Der Bund richtet eine Mutterschaftsversicherung ein. Er kann auch Personen zu Beiträgen verpflichten, die nicht in den Genuss der Versicherungsleistungen gelangen können.

Der Bund kann den Beitritt zu einer Familienausgleichskasse und die Mutterschaftsversicherung allgemein oder für einzelne Bevölkerungsgruppen obligatorisch erklären und seine Leistungen von angemessenen Leistungen der Kantone abhängig machen.

Seit der siebten EO-Revision vom 3. Oktober 2003 erfüllt der Bundesgesetzgeber den Verfassungsauftrag, indem für erwerbstätige Mütter eine Mutterschaftsentschädigung eingeführt wurde. Diese darf aber nicht als Mutterschaftsversicherung bezeichnet werden. Die Mutterschaftsentschädigung ist kein neuer Sozialversicherungszweig. Die Grundzüge der Erwerbsersatzordnung wurden durch die Mutterschaftsentschädigung erweitert.

Die Mutterschaftsentschädigung ist wie die der Erwerbsersatzordnung (EO) als Taggeld- und nicht als Rentensystem aufgebaut. Im Gegensatz zur EO kennt die Mutterschaftsentschädigung keine Minimalansätze und Nichterwerbstätige können keinen Anspruch geltend machen, da die Mutterschaftsentschädigung ausschliesslich auf erwerbstätige Frauen ausgerichtet ist.

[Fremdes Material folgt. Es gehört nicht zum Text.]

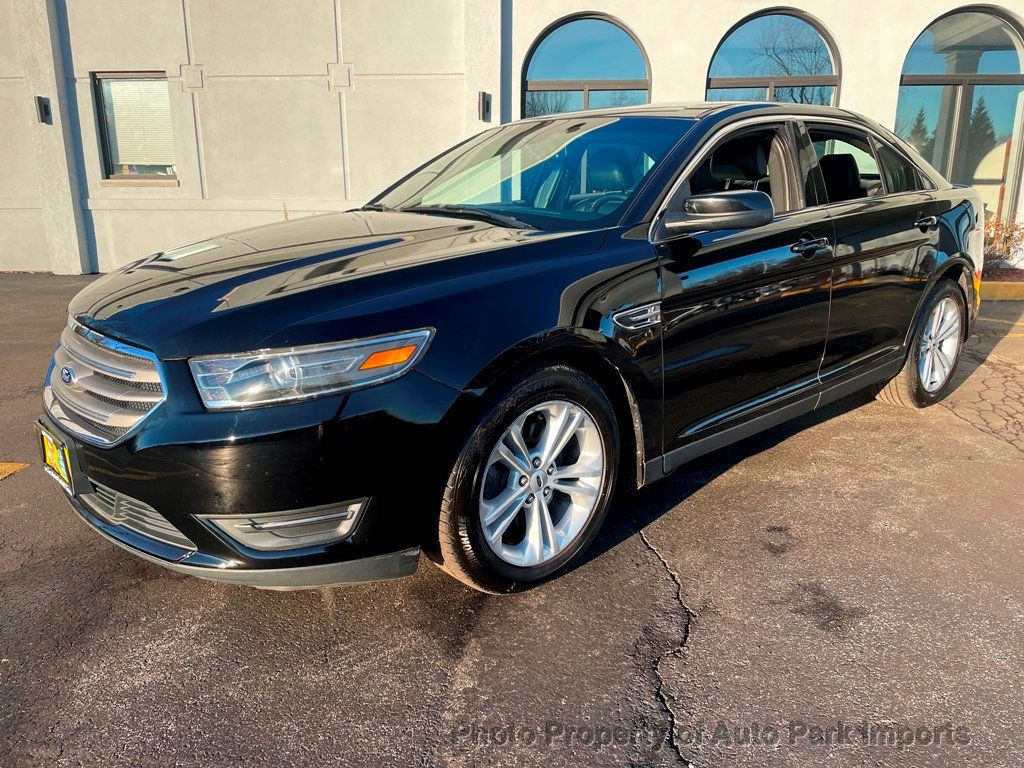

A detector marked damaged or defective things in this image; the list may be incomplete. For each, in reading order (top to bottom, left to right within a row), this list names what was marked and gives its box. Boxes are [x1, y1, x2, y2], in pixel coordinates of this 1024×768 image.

pavement crack [640, 524, 696, 764]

Wer hat Anspruch auf die Entschädigung?

  • Arbeitnehmerinnen oder
  • Selbständigerwerbende oder
  • Im Betrieb des Ehemannes, der Familie oder des Konkubinatspartners Mitarbeitende mit einem Barlohn oder
  • Arbeitslose oder solche die bereits ein Taggeld der Arbeitslosenversicherung beziehen oder die Anspruchsvoraussetzungen dafür erfüllen würden oder
  • Bezügerinnen von Taggeldern (auf einem vorangegangenen Lohn berechnet) einer Sozial- oder Privatversicherung wegen Krankheit, Unfall oder Invalidität oder
  • Mütter, die in einem gültigen Arbeitsverhältnis stehen, aber keine Lohnfortzahlung oder Taggeldleistung erhalten, weil der Anspruch ausgeschöpft ist.